RAW DATA.

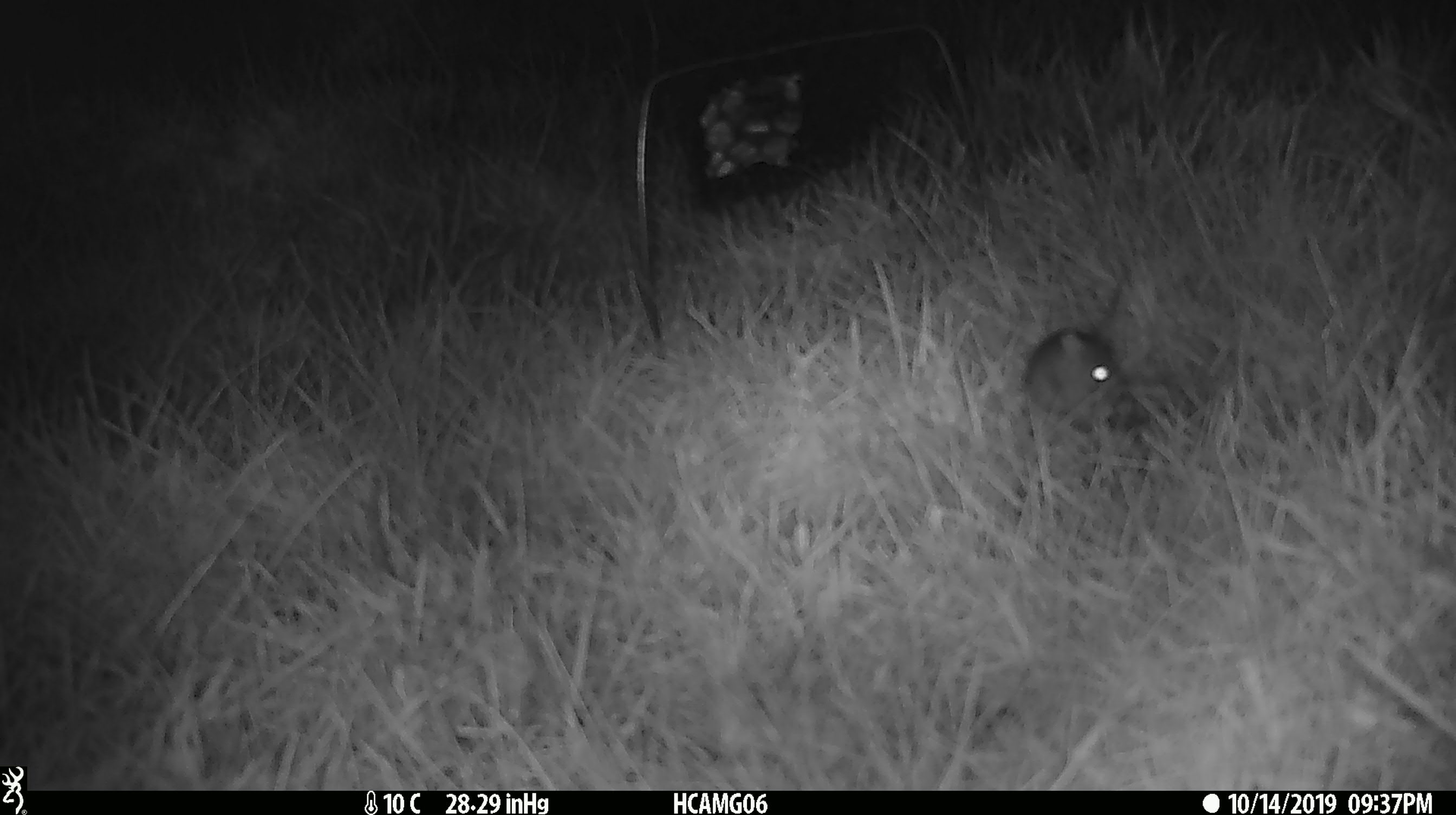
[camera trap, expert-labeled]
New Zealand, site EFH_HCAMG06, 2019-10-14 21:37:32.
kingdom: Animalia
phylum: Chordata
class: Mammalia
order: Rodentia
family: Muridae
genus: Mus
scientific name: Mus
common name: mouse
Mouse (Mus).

--

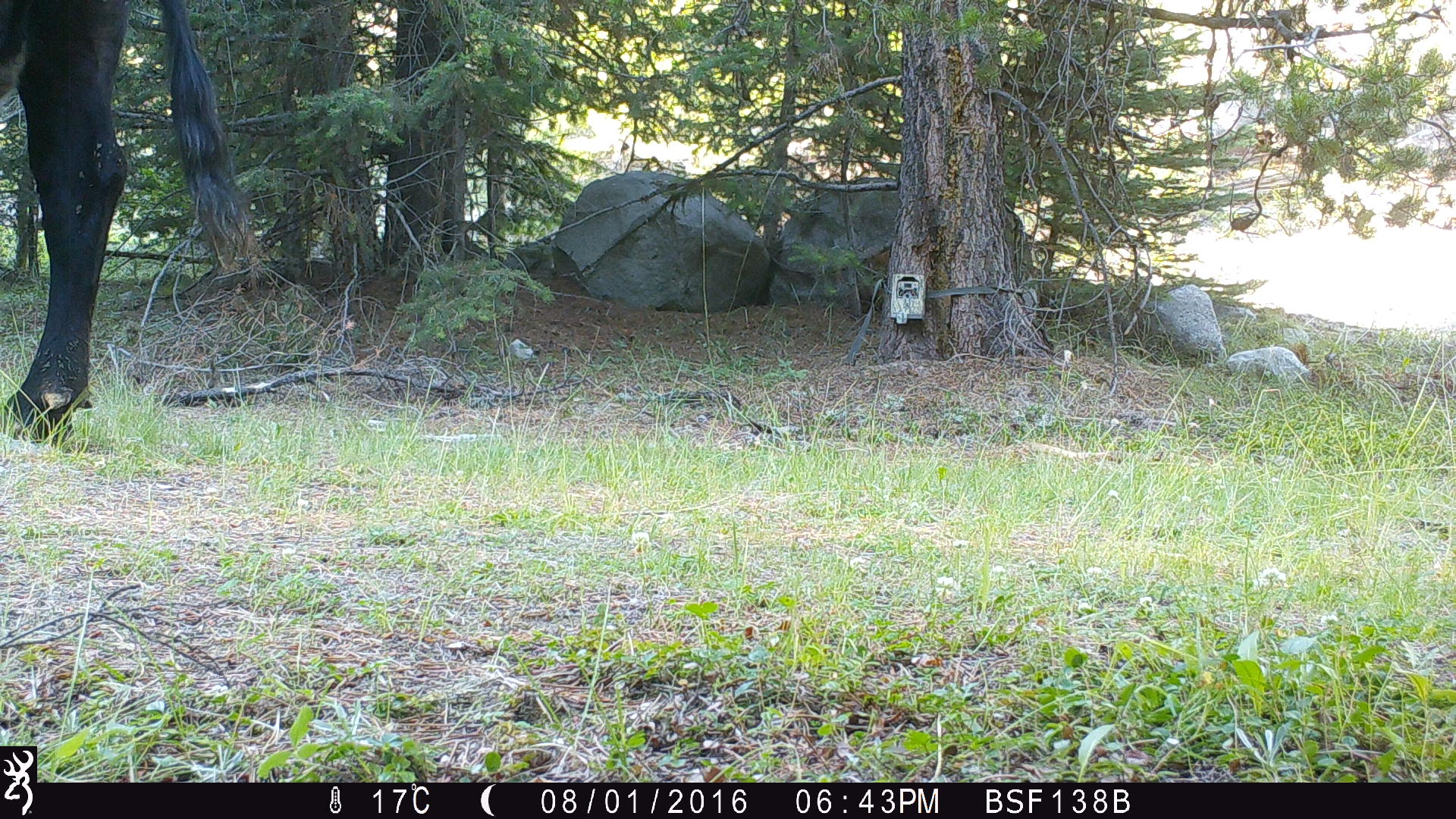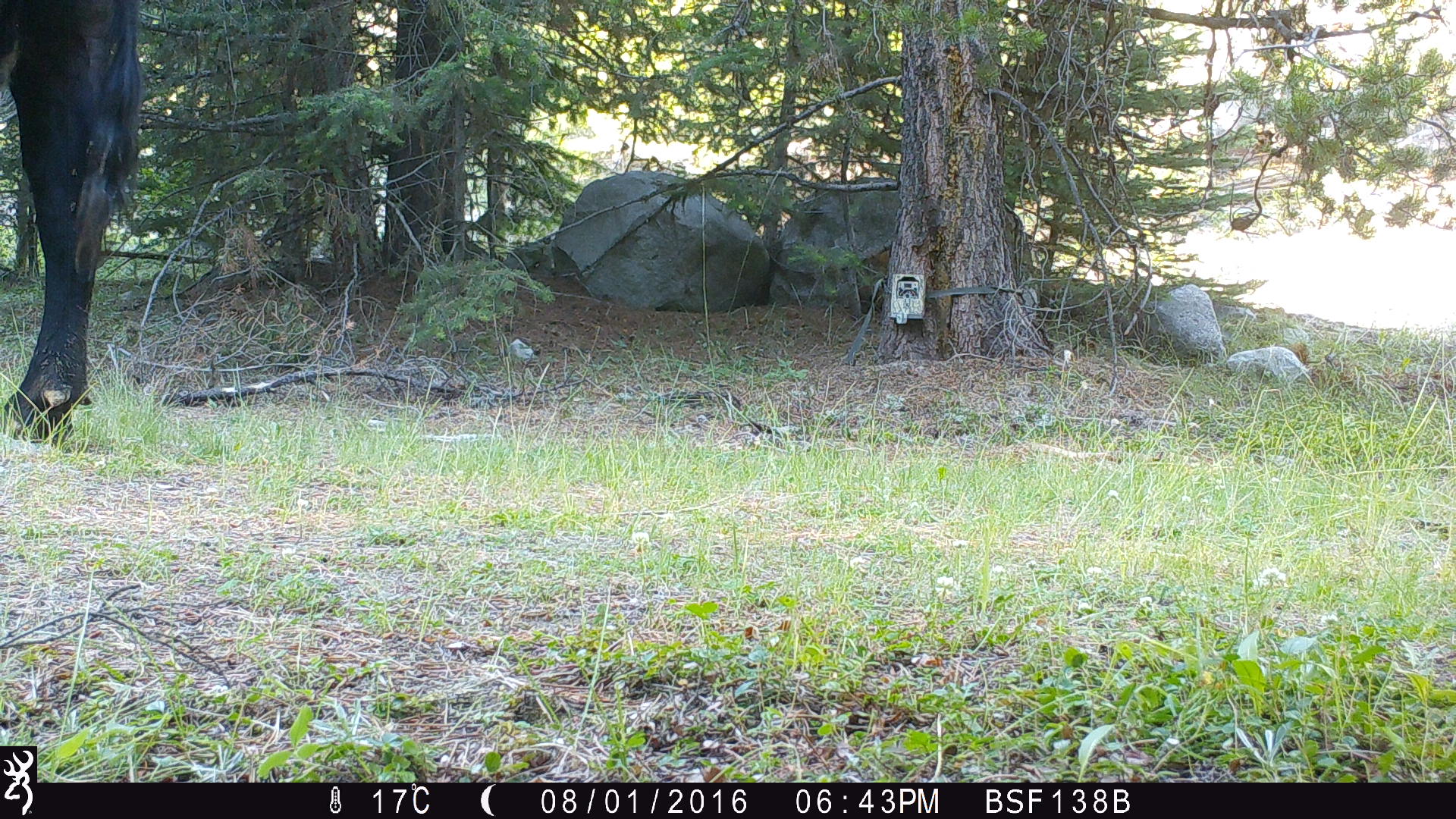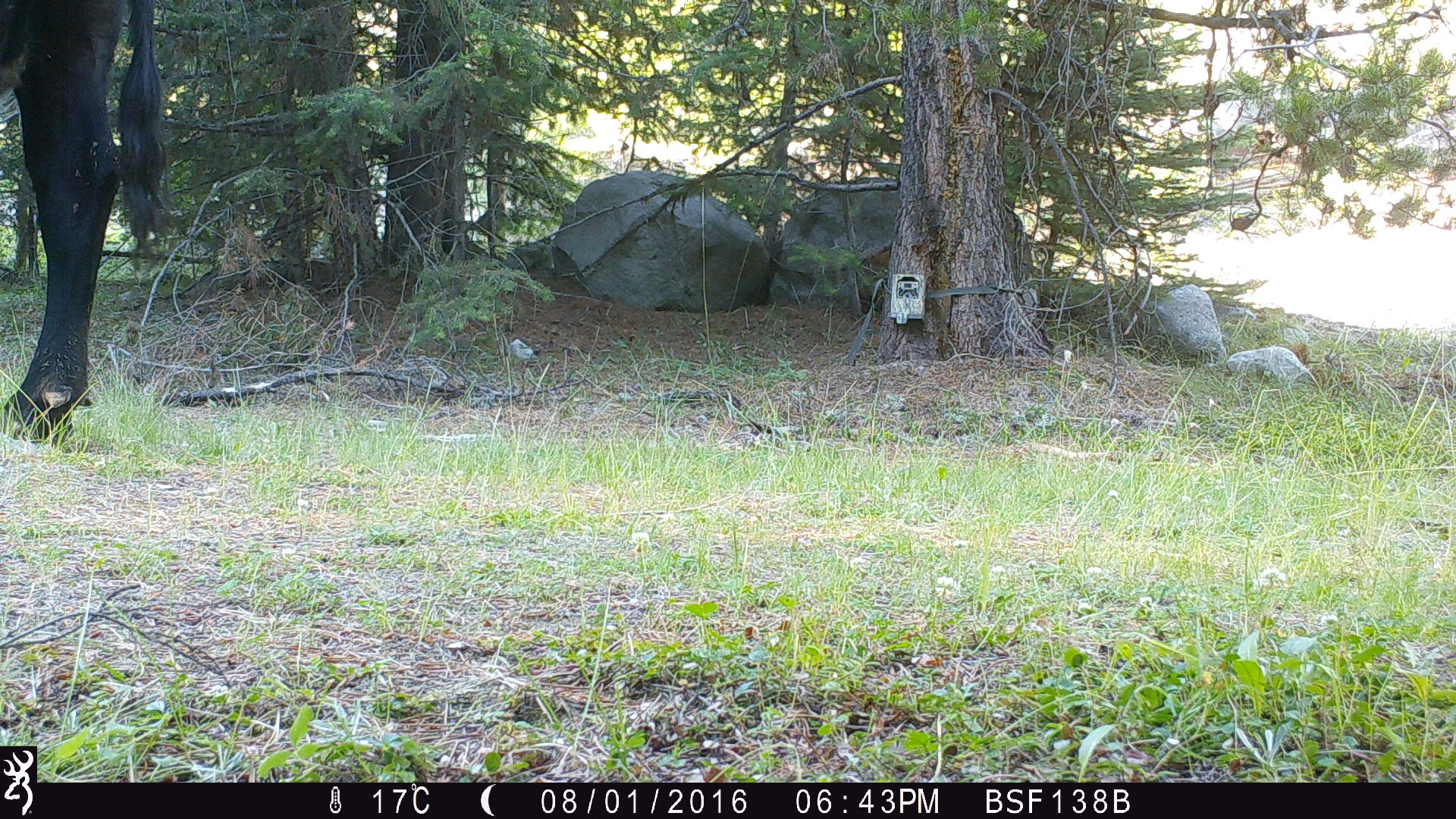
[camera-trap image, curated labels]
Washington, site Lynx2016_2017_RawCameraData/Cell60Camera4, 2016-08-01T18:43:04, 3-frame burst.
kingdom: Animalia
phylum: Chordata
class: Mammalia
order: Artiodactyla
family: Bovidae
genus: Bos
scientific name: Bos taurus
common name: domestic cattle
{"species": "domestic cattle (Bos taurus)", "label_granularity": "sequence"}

WHAT NEEDS TO BE DONE.
Note every line above where the string "cattle" shows up, and copy those lines.

SOLUTION.
common name: domestic cattle
{"species": "domestic cattle (Bos taurus)", "label_granularity": "sequence"}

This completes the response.